--- Exercise data ---

········

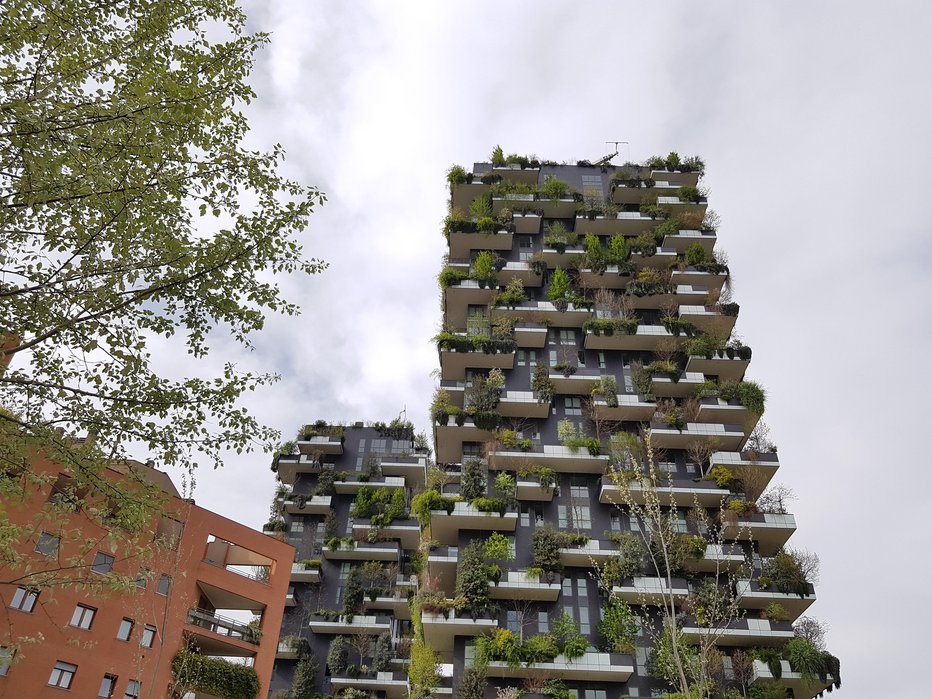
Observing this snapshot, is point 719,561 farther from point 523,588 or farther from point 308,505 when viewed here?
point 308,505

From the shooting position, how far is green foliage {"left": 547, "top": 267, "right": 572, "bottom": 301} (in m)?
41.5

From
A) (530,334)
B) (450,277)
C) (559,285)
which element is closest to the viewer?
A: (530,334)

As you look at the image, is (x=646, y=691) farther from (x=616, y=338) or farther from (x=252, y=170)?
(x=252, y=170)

········

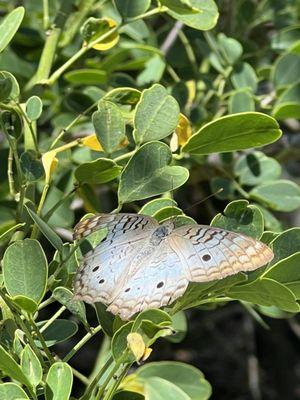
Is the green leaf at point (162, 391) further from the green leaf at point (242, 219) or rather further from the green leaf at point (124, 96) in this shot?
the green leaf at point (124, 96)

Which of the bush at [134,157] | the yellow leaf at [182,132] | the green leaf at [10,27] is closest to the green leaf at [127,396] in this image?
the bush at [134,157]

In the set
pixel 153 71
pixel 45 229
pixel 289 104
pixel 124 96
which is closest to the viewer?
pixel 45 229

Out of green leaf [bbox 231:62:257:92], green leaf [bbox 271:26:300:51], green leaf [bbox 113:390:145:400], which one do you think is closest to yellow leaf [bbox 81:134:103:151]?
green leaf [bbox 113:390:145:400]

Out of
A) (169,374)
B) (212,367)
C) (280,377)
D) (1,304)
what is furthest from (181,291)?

········

--- What you are asked to do ---
Rewrite the lines from the one containing "Observing this snapshot, is" through the one containing "A: (530,334)", replacing "foliage" with "leaves" and leaving everything else the same.

--- Right answer ---
Observing this snapshot, is point 719,561 farther from point 523,588 or farther from point 308,505 when viewed here?
point 308,505

From the shooting position, how far is green leaves {"left": 547, "top": 267, "right": 572, "bottom": 301} (in m)?
41.5

From
A) (530,334)
B) (450,277)
C) (559,285)
which element is closest to the viewer?
A: (530,334)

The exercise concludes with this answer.